Refining the concept
After some searching I found another smartphone case with two card sleeves on its back. It is still a minimal package, but it allows much easier access to one or two cards. That is great for the card I use for payments. Since I rarely need my ID, I decided to tuck that one away between the case and the phone. This actually works well in practice.
In addition to the new case I also installed the app "Card Mate Pro" to easily keep a digital copy of my other cards (including loyalty programs and membership cards). Digitising a card is just as easy as taking a photo. It is a simple app that works very well.

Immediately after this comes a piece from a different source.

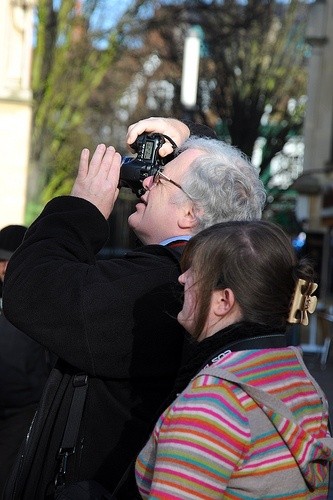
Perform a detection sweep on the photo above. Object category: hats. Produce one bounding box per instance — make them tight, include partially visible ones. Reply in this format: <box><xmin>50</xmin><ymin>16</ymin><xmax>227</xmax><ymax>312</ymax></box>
<box><xmin>0</xmin><ymin>224</ymin><xmax>29</xmax><ymax>260</ymax></box>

Experience after weeks of testing
As I have gone without a wallet and cash for some time now, I can say it works and I really like it. I went to Germany and Belgium and it all worked great. There where a few times when I encourtered a shop that didn't accept any bank cards. That wasn't a real problem: I either got some cash from a nearby ATM or I found another store to get whatever it was I wanted. One of the exceptions was a (small) ferry over the Maas river, for this reason I have placed some coins in my car and my bike's saddle pocket.
Another thing I didn't think about upfront, was the public transport chip card. Sometimes, when the weather is very bad, I leave the bike at home or at work and take the metro or bus. But due to the unpredicatble nature of the weather, I had a hard time deciding when I needed to take with me the chip card. Sometimes I wanted to take the metro, but then my public transport card was at my location but at my destination! The solution was to buy another card and to make sure that both my work and home have a public transport chip card "at stand by".
So in the end I did it: no longer I carry a separate wallet. I like the empty pocket in my pants and the simplicity of just having to take my phone with me.